== INFORMATION SUPPLIED
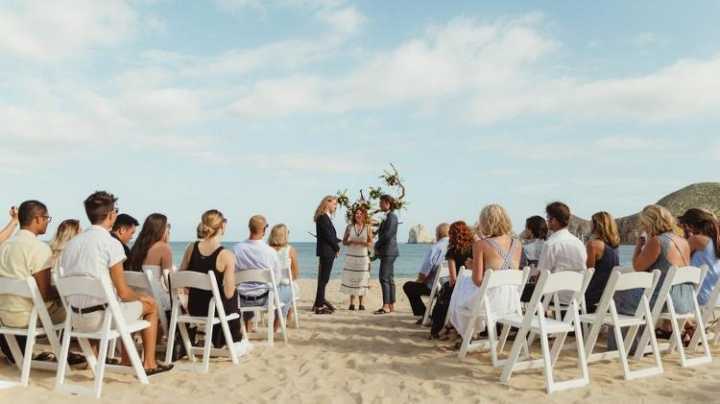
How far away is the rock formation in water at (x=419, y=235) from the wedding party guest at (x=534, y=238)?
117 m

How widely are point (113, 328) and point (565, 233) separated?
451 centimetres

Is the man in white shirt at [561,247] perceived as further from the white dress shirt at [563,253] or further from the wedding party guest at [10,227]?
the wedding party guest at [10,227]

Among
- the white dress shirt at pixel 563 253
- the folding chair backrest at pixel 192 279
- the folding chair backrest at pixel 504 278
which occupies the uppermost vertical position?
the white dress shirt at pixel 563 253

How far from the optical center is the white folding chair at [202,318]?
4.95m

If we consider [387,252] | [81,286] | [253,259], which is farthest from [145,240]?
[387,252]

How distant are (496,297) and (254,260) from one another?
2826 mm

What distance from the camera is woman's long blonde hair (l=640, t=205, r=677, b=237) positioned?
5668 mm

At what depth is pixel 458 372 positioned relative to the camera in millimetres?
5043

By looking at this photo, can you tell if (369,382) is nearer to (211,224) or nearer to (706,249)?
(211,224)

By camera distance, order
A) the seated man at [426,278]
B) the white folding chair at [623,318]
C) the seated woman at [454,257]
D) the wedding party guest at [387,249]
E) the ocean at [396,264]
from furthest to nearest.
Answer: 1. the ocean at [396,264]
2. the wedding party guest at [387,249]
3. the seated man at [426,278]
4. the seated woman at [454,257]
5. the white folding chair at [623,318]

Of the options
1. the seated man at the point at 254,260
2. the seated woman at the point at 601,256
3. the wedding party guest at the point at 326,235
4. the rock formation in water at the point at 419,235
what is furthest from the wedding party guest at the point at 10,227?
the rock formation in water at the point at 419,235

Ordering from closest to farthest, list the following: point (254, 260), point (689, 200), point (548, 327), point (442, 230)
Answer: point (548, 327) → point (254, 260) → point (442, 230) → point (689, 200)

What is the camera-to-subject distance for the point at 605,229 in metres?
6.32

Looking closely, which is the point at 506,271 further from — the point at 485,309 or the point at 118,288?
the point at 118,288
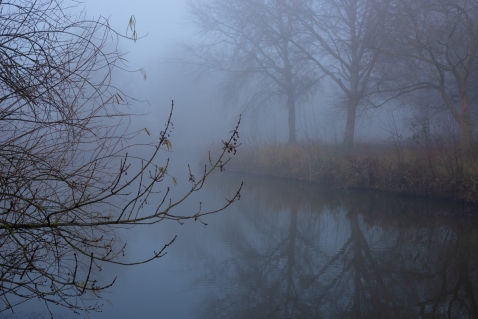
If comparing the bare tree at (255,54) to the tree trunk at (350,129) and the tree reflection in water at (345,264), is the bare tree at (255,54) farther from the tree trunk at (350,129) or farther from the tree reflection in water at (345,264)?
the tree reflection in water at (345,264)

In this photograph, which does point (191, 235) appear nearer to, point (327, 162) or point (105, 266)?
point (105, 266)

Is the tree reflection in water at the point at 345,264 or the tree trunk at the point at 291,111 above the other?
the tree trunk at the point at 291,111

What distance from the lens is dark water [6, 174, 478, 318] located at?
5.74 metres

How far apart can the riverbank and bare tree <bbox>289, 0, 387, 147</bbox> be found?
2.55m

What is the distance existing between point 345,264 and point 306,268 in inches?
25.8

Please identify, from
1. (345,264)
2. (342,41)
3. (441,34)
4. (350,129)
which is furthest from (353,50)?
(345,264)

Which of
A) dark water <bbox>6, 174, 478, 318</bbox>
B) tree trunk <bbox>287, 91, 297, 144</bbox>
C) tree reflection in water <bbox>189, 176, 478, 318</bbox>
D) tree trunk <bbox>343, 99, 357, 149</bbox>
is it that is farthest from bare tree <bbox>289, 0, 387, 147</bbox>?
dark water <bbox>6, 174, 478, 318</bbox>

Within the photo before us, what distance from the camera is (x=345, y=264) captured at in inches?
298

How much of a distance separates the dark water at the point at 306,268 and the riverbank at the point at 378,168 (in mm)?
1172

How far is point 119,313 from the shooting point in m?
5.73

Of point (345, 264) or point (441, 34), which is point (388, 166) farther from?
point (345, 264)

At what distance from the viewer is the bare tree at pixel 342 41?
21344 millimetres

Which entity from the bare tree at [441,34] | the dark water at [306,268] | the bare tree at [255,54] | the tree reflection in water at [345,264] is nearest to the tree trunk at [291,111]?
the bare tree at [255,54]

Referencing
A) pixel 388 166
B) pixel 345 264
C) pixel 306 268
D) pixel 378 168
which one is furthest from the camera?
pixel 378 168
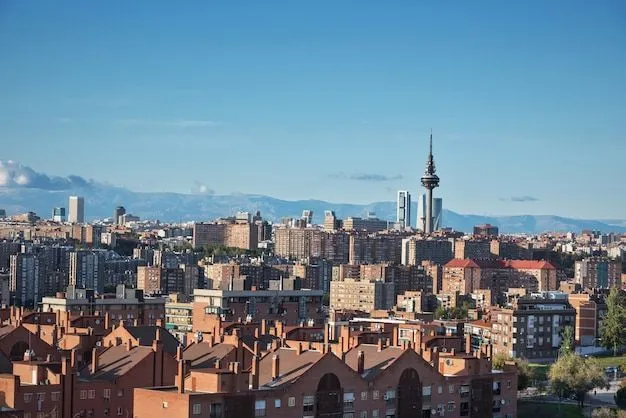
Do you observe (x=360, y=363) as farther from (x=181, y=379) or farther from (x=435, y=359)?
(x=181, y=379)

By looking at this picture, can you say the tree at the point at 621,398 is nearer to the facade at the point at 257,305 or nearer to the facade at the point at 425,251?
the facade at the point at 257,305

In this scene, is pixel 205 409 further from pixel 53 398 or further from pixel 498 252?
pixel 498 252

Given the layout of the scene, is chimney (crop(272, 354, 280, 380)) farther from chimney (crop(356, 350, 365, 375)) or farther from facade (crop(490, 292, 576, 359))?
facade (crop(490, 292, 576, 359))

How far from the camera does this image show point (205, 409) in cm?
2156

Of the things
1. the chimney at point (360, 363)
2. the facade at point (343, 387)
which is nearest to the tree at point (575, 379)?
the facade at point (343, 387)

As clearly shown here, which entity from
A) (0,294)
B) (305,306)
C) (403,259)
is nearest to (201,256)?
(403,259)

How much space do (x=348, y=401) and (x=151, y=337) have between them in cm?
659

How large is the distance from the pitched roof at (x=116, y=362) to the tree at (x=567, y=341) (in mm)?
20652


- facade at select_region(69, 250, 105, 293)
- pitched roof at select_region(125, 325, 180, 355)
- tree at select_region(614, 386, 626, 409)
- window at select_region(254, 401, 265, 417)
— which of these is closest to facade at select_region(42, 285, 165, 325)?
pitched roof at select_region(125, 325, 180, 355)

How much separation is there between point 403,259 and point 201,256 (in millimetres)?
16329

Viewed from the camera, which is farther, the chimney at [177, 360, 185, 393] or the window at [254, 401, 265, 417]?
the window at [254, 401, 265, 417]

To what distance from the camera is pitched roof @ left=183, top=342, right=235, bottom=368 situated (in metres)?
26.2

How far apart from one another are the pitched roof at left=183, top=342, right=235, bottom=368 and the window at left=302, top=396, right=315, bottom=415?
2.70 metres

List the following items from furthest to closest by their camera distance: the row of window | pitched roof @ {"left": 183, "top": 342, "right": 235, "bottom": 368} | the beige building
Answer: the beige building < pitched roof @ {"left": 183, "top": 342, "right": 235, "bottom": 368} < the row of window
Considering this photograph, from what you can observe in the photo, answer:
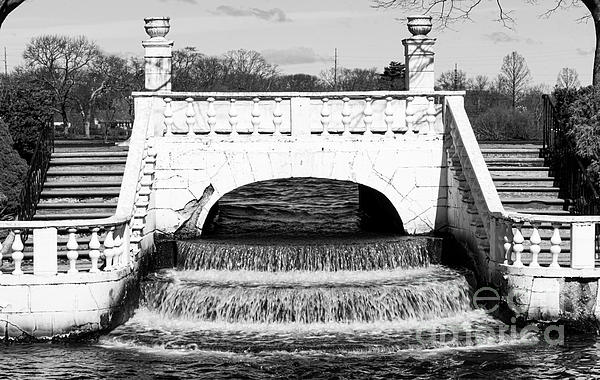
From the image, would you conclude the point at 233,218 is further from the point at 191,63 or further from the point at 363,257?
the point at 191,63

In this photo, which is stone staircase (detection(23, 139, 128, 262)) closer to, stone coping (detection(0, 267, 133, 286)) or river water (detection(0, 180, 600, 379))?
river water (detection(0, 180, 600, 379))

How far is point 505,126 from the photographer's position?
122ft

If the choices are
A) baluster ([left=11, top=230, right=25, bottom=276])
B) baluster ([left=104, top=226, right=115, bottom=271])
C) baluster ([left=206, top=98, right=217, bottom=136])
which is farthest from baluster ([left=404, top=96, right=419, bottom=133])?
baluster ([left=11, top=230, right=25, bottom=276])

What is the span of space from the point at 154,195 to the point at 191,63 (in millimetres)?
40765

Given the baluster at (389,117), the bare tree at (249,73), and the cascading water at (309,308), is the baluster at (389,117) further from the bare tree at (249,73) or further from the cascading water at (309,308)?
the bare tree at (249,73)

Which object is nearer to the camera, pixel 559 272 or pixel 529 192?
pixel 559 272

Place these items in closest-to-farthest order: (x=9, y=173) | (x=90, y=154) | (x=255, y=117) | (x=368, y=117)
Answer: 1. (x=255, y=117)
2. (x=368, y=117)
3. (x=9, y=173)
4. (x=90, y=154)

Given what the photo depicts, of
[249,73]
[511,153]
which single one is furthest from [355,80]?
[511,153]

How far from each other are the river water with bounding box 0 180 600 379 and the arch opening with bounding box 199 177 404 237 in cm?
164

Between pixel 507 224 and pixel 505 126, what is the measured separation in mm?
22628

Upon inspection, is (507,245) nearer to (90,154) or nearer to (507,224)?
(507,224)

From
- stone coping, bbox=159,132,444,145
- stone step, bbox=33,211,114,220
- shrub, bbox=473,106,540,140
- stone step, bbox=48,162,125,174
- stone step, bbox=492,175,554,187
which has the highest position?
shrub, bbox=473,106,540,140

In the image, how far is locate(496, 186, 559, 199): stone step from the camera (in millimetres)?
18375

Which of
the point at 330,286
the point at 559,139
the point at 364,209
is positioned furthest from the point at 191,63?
====
▸ DIRECTIVE: Repeat the lines of the data starting at the one containing "How distant are" and ending at the one containing "5. the white folding chair at [623,318]", swapping "camera" for "lens" and leaving everything else unchanged.

▸ WRITTEN RESPONSE:
How distant are (496,297) and (254,260) from one another?
2826 mm

What distance from the lens is woman's long blonde hair (l=640, t=205, r=677, b=237) positioned?
5668 mm

At what depth is pixel 458 372 positioned relative to the lens in millimetres?
5043

By looking at this photo, can you tell if (369,382) is nearer to (211,224) or nearer to (706,249)?
(211,224)

By lens distance, order
A) the seated man at [426,278]
B) the white folding chair at [623,318]
C) the seated woman at [454,257]
D) the wedding party guest at [387,249]
E) the ocean at [396,264]
from furthest to nearest.
Answer: 1. the ocean at [396,264]
2. the wedding party guest at [387,249]
3. the seated man at [426,278]
4. the seated woman at [454,257]
5. the white folding chair at [623,318]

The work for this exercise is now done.